In a major logistical feat, PepsiCo migrated 3,300 video conference rooms to Microsoft Teams Rooms and standardized its 320,000-strong workforce across Microsoft 365, including Teams and Copilot.
For a global enterprise the size of PepsiCo, operational complexity is the default state. With 320,000 employees across 200 countries and territories and an extensive portfolio of brands like Lay’s, Doritos, and Gatorade, the potential for technology fragmentation is naturally immense. Recognizing that disparate tools create data silos that stifle innovation, the company embarked on a massive digital transformation initiative to consolidate its collaboration infrastructure. The goal was to fundamentally create a unified ecosystem capable of supporting advanced AI.
The cornerstone of this transformation was wholesale and strategic standardization on Microsoft 365. Rather than merely deploying desktop software, it involved a significant overhaul of the physical workspace to bridge the gap between remote and in-office employees. This ensured that the hybrid meeting experience remained consistent, whether an associate joined from a distribution center in Europe or from the corporate HQ in New York. By aligning the physical hardware with the digital software, the company effectively removed the friction that often plagues global collaboration.
PepsiCo reports that consolidation has yielded immediate and quantifiable results in workforce behavior. By creating a single “source of truth” for comms and data, PepsiCo has achieved an adoption rate that defies typical enterprise trends.
According to internal reports, the company is now seeing daily active usage of 90 percent to 95 percent for Microsoft 365 Copilot. This staggering figure suggests that by first streamlining the underlying platform, PepsiCo successfully lowered the barrier to entry for Gen AI, allowing employees to integrate these new tools into their daily workflows without the confusion of navigating a fractured app landscape.
Ashok Paranjothi, VP of Global Workplace Services at PepsiCo, commented:
“We knew that if we didn’t standardize on a collaboration platform with powerful AI features, we’d lose ground in workplace AI. Our decision to move to Teams meant communications and collaboration in our entire ecosystem became much easier, simpler, and approachable for our associates.”
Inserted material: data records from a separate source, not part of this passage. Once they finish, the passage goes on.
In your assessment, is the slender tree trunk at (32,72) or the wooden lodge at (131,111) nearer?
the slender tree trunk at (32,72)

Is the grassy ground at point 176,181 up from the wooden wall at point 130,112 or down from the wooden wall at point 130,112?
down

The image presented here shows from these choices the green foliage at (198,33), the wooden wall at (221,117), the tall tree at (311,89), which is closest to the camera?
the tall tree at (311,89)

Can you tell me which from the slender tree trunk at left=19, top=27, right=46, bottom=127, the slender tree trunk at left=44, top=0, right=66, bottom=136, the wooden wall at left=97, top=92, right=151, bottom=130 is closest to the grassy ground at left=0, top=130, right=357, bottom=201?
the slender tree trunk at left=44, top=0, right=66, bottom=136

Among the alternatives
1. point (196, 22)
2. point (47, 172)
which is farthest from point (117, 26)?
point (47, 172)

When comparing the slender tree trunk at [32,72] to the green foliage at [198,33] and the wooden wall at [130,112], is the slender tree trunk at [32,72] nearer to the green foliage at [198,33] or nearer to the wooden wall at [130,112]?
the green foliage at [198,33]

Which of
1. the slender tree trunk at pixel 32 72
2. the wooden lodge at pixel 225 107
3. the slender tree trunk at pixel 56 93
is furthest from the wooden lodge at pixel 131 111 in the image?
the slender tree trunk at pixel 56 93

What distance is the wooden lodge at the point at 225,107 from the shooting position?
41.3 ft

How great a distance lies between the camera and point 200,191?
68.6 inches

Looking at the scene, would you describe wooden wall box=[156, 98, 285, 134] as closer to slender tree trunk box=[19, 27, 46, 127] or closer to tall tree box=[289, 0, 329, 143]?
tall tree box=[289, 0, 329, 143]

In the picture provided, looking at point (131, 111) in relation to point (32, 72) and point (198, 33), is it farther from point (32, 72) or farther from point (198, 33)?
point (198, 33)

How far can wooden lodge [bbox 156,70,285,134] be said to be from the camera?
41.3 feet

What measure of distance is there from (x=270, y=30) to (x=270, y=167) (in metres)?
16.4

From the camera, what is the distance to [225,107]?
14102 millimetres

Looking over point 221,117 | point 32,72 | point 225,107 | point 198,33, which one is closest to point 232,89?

Why PepsiCo’s Standardization Across Microsoft Teams and Copilot is a Strategic Imperative for IT Leaders
For CIOs and digital transformation leaders, PepsiCo’s journey offers several critical lessons in the hierarchy of needs for AI readiness. Arguably, the primary takeaway is that infrastructure must precede innovation. Many enterprises attempt to layer Gen AI solutions on top of a messy, fragmented data estate, only to find that the AI cannot reason effectively over siloed information.
PepsiCo’s success demonstrates that the “boring” work of standardization, such as migrating files, unifying communication channels, and rationalizing vendor contracts, is actually the high-leverage activity that unlocks the “magic” of AI. Without a unified data layer, tools like Copilot are severely limited. With it, they can potentially become force multipliers.
A second vital lesson centers on the interplay between security and adoption. Security concerns are frequently cited as the primary barrier to deploying Gen AI in the enterprise. However, by consolidating on the Microsoft stack, PepsiCo leveraged existing access controls rather than bolt-on security for third-party tools.
This approach enabled them to use the Microsoft 365 access control framework (formerly Azure AD) to govern Copilot’s access. This illustrates that an integrated ecosystem simplifies the governance model as well as the user experience, empowering IT leaders to roll out advanced capabilities with the confidence that data leakage risks are managed through established protocols.
Finally, the case study underscores that digital transformation is ultimately a human challenge, not a technical one. The high adoption rates were not accidental but the result of a deliberate cultural engineering strategy. Rather than overwhelming employees with technical manuals, the change management team focused on behavioral nudges, such as encouraging the simple habit of scheduling all calls via Teams. By securing executive sponsorship and focusing on “people-first” enabling, they turned a software rollout into a new way of working.
“It’s no easy task to bring thousands of employees along on the journey to a new technology they didn’t know they needed,” said Elaine Smith, Program Lead for Copilot at PepsiCo. “We started with small steps, and that’s key when you’re asking so many people to change a daily habit.”